* Extract:
--------
From bf0cdae8d41f2cc458739c2512c8bdb625757770 Mon Sep 17 00:00:00 2001
From: Adriane Boyd <adrianeboyd@gmail.com>
Date: Sun, 17 Jan 2021 12:54:41 +0100
Subject: [PATCH] Add token_splitter component (#6726)

* Add long_token_splitter component

Add a `long_token_splitter` component for use with transformer
pipelines. This component splits up long tokens like URLs into smaller
tokens. This is particularly relevant for pretrained pipelines with
`strided_spans`, since the user can't change the length of the span
`window` and may not wish to preprocess the input texts.

The `long_token_splitter` splits tokens that are at least
`long_token_length` tokens long into smaller tokens of `split_length`
size.

Notes:

* Since this is intended for use as the first component in a pipeline,
the token splitter does not try to preserve any token annotation.
* API docs to come when the API is stable.

* Adjust API, add test

* Fix name in factory
---
 spacy/pipeline/functions.py                   | 78 +++++++++++++++++++
 spacy/tests/pipeline/test_functions.py        | 21 +++++
 website/docs/api/pipeline-functions.md        | 23 ++++++
 website/docs/usage/embeddings-transformers.md | 44 +++++++++++
 4 files changed, 166 insertions(+)

diff --git a/spacy/pipeline/functions.py b/spacy/pipeline/functions.py
index 614608b25..d955e970d 100644
--- a/spacy/pipeline/functions.py
+++ b/spacy/pipeline/functions.py
@@ -1,7 +1,11 @@
+import srsly
+from thinc.api import Config
+from typing import Dict, Any
 from ..language import Language
 from ..matcher import Matcher
 from ..tokens import Doc
 from ..util import filter_spans
+from .. import util
 
 
 @Language.component(
@@ -65,3 +69,77 @@ def merge_subtokens(doc: Doc, label: str = "subtok") -> Doc:
         for span in spans:
             retokenizer.merge(span)
     return doc
+
+
+@Language.factory(
+    "token_splitter",
+    default_config={"min_length": 25, "split_length": 10},
+    retokenizes=True,
+)
+def make_token_splitter(
+    nlp: Language,
+    name: str,
+    *,
+    min_length=0,
+    split_length=0,
+):
+    return TokenSplitter(
+        min_length=min_length, split_length=split_length
+    )
--------
* Raw data:
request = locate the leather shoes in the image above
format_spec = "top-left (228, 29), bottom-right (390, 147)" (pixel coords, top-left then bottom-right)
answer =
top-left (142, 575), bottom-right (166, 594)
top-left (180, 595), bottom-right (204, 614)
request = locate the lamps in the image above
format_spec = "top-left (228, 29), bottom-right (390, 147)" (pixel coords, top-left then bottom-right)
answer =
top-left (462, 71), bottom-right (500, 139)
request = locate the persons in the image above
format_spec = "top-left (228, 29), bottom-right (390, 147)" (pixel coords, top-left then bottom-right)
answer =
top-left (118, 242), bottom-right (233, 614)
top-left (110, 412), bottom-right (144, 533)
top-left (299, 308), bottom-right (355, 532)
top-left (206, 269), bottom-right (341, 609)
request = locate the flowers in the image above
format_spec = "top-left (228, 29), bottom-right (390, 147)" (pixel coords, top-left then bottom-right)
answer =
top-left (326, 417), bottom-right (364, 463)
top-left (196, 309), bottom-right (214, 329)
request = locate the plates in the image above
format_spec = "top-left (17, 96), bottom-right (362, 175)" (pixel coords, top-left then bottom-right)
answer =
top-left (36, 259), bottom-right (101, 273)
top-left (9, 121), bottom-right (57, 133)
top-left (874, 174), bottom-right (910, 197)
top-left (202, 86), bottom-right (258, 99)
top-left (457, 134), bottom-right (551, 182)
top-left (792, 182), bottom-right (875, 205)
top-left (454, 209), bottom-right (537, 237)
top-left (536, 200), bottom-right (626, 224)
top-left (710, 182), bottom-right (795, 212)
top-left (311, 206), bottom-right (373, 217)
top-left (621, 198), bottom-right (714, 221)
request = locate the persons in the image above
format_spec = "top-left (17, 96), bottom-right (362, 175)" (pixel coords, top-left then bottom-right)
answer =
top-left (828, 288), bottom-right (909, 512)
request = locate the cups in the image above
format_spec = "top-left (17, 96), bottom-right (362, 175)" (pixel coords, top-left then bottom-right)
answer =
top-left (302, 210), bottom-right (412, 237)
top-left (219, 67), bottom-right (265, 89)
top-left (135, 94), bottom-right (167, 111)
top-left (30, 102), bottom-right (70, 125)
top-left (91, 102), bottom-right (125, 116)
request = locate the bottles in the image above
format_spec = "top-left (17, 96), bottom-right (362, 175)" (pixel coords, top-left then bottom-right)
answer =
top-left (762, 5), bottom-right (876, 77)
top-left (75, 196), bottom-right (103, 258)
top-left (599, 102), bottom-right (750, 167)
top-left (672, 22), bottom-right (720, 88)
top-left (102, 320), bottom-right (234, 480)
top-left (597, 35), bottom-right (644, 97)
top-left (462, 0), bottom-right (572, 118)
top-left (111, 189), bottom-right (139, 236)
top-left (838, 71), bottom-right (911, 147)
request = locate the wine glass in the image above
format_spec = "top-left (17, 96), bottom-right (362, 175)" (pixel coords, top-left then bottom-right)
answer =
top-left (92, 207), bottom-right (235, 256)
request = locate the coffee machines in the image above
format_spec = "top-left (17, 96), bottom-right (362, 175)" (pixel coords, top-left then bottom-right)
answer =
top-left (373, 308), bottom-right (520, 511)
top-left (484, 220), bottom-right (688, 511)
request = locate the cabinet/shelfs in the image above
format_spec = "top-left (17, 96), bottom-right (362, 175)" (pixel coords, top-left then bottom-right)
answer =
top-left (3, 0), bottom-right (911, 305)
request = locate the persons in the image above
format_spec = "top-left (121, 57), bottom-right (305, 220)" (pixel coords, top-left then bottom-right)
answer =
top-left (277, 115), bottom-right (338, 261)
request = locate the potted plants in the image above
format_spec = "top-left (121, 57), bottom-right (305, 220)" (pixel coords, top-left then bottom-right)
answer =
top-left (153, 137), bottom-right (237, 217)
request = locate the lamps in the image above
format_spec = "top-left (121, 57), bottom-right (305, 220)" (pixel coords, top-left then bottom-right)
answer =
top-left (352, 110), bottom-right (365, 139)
--------
* Task A:
Give the stretch of the patch from "From bf0cdae8d41f2cc458739c2512c8bdb625757770 Mon" through "token_splitter component (#6726)" again, changing "Sun" to "Sunday".
* Task B:
In the patch, what default values does the token_splitter factory set for min_length and split_length?

* Worked solution A:
From bf0cdae8d41f2cc458739c2512c8bdb625757770 Mon Sep 17 00:00:00 2001
From: Adriane Boyd <adrianeboyd@gmail.com>
Date: Sunday, 17 Jan 2021 12:54:41 +0100
Subject: [PATCH] Add token_splitter component (#6726)

* Worked solution B:
min_length is 25 and split_length is 10.